— Czy zostanę na stanowisku trenera? Zobaczymy — powiedział Szwarga zaraz po meczu z Motorem, zwycięskim i najlepszym w wykonaniu Arki w tym sezonie. Gdynianie grali z polotem, do przodu i gdyby byli bardziej skuteczni, wygraliby zdecydowanie wyżej niż 1:0. Dlaczego zatem Szwarga miałby odejść?
Szkoleniowiec uważa, że klub ponosi za małe nakłady w stosunku do oczekiwań. — Jeśli chcemy zrobić postęp, to nie ma innego sposobu niż inwestować — mówił Szwarga, który sam wystąpił do zarządu klubu, by porozmawiać o rozwiązaniu obowiązującego do końca sezonu kontraktu.
Szwarga drużynę przejął przed rundą wiosenną poprzednich, jeszcze pierwszoligowych rozgrywek, kiedy zespół był na drugim miejscu w tabeli. Sezon zakończył na pierwszej lokacie i z awansem do Ekstraklasy. I już wtedy wysłał pierwszy sygnał, że to wynik ponad stan. — Nie jesteśmy gotowi na Ekstraklasę. Ani pod kątem personalnym, ani sztabu, ani organizacyjnym — powiedział Szwarga zaraz po awansie.
— Poprawiliśmy się znacząco w trzech obszarach. Pierwszy to siedem transferów przychodzących. Drugi to wzmocnienie ilościowe i jakościowe sztabu szkoleniowego oraz zespołu fizjoterapii i odnowy biologicznej. Trzeci to kwestie infrastrukturalno-organizacyjne. Pewne rzeczy już się wydarzyły, nad innymi pracujemy i będzie to, mam nadzieję, stały proces — na starcie ekstraklasowego sezonu mówił w „PS” większościowy właściciel Arki Marcin Gruchała. W tej samej rozmowie podkreślił, że klub pozyskuje tylko wolnych zawodników. — W tej kwestii pozwalamy się prowadzić doświadczeniu prezesa Wojciecha Pertkiewicza. W Jagiellonii, pracując w duecie z dyrektorem sportowym Łukaszem Masłowskim, pokazali, że bezgotówkową polityką też można osiągnąć sukces. Gotówki nie mamy w nadmiarze i dlatego będziemy szli tą drogą — dodał Gruchała.

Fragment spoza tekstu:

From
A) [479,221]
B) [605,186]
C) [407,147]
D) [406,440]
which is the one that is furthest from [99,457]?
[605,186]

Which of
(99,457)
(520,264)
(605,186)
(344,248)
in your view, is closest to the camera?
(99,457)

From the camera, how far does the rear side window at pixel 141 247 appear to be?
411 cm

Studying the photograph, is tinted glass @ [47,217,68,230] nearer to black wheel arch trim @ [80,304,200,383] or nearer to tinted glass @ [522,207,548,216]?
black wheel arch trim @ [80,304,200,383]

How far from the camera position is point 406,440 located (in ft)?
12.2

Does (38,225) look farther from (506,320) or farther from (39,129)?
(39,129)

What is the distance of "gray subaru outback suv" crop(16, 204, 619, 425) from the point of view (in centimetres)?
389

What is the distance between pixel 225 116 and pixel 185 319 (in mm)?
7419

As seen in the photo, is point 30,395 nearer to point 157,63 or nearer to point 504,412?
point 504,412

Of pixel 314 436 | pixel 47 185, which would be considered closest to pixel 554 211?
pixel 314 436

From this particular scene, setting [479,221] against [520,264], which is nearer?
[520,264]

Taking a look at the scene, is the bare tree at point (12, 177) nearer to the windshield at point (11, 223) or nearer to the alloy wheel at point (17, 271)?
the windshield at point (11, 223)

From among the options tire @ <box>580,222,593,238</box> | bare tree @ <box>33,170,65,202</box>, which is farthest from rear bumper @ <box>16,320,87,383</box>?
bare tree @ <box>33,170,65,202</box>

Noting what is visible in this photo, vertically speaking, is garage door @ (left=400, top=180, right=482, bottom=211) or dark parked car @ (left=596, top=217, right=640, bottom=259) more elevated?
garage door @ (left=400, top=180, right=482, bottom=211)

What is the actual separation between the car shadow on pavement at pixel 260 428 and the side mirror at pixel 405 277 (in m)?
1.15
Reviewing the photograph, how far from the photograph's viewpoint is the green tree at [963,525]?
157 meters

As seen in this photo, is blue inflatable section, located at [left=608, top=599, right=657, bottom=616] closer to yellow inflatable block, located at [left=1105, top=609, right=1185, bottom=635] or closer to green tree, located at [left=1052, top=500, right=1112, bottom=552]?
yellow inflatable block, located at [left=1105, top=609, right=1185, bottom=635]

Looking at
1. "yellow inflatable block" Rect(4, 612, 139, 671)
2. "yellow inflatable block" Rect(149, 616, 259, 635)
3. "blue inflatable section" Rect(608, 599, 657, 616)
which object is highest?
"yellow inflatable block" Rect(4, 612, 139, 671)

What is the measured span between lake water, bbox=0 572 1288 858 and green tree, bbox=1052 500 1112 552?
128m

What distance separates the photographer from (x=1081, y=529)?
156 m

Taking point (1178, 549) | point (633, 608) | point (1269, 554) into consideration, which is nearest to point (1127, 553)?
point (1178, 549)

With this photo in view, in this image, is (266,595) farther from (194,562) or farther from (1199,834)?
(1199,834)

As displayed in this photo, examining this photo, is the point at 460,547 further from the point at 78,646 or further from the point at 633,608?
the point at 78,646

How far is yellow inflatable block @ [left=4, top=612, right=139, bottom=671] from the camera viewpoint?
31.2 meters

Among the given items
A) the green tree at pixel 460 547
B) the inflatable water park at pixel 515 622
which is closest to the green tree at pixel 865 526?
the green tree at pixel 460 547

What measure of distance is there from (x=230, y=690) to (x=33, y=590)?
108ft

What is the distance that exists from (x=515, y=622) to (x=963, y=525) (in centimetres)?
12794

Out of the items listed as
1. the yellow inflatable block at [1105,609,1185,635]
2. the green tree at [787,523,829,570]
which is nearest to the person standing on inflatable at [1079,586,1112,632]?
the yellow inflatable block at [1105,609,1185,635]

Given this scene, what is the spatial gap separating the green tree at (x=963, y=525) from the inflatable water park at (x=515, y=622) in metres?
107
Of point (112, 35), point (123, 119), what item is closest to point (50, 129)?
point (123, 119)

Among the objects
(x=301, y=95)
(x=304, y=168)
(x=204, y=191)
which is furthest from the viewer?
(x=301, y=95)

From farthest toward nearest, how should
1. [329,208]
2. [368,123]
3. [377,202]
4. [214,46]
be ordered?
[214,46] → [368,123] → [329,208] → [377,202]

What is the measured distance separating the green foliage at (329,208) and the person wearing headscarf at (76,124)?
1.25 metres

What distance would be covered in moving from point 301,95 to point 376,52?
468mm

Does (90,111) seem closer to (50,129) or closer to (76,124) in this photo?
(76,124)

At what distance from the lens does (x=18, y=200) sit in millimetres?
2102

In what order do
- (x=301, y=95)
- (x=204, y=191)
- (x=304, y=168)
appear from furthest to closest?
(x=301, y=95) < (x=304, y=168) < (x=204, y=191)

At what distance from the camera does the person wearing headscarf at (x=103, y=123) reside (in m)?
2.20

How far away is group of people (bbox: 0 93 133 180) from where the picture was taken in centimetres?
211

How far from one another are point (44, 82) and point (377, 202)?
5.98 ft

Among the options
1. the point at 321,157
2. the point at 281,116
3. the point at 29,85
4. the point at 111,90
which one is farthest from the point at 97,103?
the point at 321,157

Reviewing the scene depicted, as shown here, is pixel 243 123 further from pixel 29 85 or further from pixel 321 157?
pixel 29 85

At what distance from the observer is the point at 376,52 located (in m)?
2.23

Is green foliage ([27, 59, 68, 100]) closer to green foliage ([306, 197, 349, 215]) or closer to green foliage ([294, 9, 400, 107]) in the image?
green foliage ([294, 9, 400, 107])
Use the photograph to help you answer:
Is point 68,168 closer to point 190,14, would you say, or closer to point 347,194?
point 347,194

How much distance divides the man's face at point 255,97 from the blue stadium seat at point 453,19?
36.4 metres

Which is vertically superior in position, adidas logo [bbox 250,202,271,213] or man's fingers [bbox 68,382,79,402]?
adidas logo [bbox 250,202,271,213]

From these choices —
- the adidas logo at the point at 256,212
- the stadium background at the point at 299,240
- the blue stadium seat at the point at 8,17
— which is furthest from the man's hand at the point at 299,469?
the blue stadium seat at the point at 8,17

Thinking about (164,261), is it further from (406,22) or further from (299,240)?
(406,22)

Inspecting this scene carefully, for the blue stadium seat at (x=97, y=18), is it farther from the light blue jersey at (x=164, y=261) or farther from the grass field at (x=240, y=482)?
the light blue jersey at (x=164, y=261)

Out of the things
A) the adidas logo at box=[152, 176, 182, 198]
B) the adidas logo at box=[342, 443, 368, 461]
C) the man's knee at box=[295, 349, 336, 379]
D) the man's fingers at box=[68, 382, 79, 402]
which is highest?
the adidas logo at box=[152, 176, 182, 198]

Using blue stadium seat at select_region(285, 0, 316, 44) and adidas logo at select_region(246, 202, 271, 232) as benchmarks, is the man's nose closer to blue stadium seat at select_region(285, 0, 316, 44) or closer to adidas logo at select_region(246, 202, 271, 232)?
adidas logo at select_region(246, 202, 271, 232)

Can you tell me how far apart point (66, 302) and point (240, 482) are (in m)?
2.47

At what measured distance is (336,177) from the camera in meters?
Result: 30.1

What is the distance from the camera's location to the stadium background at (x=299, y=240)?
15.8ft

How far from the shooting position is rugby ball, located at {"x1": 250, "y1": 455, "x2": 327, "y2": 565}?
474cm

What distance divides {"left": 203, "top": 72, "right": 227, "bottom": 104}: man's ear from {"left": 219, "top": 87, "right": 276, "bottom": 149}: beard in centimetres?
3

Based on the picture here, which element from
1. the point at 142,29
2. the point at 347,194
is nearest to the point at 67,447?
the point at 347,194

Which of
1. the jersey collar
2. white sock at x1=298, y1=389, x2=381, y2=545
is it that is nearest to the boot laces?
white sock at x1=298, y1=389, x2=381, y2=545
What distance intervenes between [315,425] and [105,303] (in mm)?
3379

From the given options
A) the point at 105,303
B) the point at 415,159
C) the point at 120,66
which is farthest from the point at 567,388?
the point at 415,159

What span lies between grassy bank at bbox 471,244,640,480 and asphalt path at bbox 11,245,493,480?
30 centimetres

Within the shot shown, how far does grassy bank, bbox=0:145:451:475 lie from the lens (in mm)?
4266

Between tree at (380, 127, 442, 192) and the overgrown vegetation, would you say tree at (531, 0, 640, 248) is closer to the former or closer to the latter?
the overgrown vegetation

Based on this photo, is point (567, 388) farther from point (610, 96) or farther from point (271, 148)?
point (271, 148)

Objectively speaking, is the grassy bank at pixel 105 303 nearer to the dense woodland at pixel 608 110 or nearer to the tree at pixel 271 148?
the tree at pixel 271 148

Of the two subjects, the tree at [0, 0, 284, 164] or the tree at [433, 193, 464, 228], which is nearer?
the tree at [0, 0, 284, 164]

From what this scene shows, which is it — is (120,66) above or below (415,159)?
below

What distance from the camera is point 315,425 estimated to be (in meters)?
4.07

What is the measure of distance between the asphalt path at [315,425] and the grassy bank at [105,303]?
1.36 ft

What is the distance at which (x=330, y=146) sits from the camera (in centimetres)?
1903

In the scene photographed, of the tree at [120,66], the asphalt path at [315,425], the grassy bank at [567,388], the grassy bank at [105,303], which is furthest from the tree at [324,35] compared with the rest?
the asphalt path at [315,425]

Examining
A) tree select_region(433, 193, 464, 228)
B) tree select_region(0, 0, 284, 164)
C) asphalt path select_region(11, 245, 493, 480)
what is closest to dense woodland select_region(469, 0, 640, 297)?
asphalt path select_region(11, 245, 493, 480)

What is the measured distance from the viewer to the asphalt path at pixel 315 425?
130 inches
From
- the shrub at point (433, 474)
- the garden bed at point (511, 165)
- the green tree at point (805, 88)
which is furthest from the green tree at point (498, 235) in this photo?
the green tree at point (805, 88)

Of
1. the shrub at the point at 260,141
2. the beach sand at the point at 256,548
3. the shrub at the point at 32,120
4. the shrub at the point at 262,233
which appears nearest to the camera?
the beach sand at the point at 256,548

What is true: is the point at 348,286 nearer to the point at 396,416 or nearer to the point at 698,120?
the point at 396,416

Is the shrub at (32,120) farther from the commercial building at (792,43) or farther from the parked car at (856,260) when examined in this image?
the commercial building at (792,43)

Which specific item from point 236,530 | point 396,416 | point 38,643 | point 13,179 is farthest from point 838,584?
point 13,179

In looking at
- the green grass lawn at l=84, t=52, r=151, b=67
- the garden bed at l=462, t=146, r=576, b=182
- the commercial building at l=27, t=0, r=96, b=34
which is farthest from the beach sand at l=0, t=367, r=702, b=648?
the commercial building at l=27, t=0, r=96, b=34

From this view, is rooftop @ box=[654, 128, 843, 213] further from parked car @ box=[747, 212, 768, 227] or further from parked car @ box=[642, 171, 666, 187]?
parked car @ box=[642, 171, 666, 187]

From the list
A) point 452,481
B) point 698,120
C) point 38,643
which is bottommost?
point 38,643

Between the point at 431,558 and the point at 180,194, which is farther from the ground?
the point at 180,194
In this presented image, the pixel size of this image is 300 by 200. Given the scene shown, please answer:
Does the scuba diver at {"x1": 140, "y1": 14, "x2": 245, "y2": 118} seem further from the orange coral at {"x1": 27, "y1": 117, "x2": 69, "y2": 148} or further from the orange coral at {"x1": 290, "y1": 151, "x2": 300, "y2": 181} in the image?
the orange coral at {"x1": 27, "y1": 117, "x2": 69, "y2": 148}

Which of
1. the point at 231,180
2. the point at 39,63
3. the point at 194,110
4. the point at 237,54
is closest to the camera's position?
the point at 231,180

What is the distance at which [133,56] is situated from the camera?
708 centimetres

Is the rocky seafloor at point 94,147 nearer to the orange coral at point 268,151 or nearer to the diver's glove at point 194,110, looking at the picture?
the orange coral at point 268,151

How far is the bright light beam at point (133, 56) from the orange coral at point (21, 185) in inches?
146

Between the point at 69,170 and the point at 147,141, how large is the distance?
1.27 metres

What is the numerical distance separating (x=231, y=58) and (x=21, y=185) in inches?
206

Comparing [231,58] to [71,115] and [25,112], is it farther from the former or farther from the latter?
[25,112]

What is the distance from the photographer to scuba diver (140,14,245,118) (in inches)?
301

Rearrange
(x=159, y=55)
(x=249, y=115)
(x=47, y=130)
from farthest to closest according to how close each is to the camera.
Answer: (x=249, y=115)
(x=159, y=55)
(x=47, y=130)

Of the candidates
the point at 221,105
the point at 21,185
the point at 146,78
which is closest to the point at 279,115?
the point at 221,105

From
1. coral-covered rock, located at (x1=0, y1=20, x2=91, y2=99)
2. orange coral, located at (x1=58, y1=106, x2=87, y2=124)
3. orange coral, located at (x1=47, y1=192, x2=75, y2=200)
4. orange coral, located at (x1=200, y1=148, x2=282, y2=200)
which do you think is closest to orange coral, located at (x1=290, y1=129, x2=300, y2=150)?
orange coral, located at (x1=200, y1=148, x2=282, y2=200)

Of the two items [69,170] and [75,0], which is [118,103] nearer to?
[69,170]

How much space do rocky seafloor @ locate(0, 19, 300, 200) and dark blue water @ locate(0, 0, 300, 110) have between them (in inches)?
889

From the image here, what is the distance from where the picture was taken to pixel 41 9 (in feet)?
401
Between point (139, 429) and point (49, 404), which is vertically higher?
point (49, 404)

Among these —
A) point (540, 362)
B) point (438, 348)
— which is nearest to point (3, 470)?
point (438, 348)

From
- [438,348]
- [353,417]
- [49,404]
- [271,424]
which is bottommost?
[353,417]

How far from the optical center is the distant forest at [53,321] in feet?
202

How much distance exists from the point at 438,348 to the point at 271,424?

Efekt był taki, że Arka punktowała u siebie, bardzo słabo prezentowała się na wyjazdach, a nowi piłkarze — z wyjątkiem Sebastiana Kerka — nie przekonywali do siebie.
W międzyczasie Szwarga wysłał kolejny sygnał, żeby nie oczekiwać od niego cudów. Po porażce z Widzewem (0:2) powiedział: — Widzew kupił piłkarzy za 6 mln euro, naszym najdroższym transferem była sauna.
Ta wypowiedź nie spodobała się szefom Arki, to był też czas, kiedy pozycja Szwargi nie była najmocniejsza. W 10. kolejce gdynianie przegrali 0:4 w Lubinie z Zagłębiem i gdyby w następnej ulegli u siebie Cracovii, zmiana trenera byłaby jak najbardziej realna. Arka zwyciężyła jednak 2:1.
Rundę gdynianie zamknęli z dorobkiem 21 punktów przy średniej 1,16 punktu na mecz. W klubie przyjęto, że celem na sezon jest zapewnienie sobie utrzymania, a najlepiej zdobycie 43 punktów, co byłoby najlepszym wynikiem Arki w historii jej ekstraklasowych występów — do tego potrzeba punktować ze średnią 1,26. Szwarga najwyraźniej uznał, że w obecnych realiach nie jest w stanie zagwarantować realizacji tych celów.
Adam Warżawa / PAP (zdjęcia) – PS.Onet.pl
Dawid Szwarga
Odejście Szwargi może nie być jedyną zmianą w Arce. Nie jest również pewna przyszłość dyrektora sportowego Veljko Nikitovicia.
Kto może zastąpić Szwargę (to powinno rozstrzygnąć się do wtorku lub środy)? Wśród kandydatów wymienia się Kamila Kieresia, Aleksandara Vukovicia i Roberta Kolendowicza.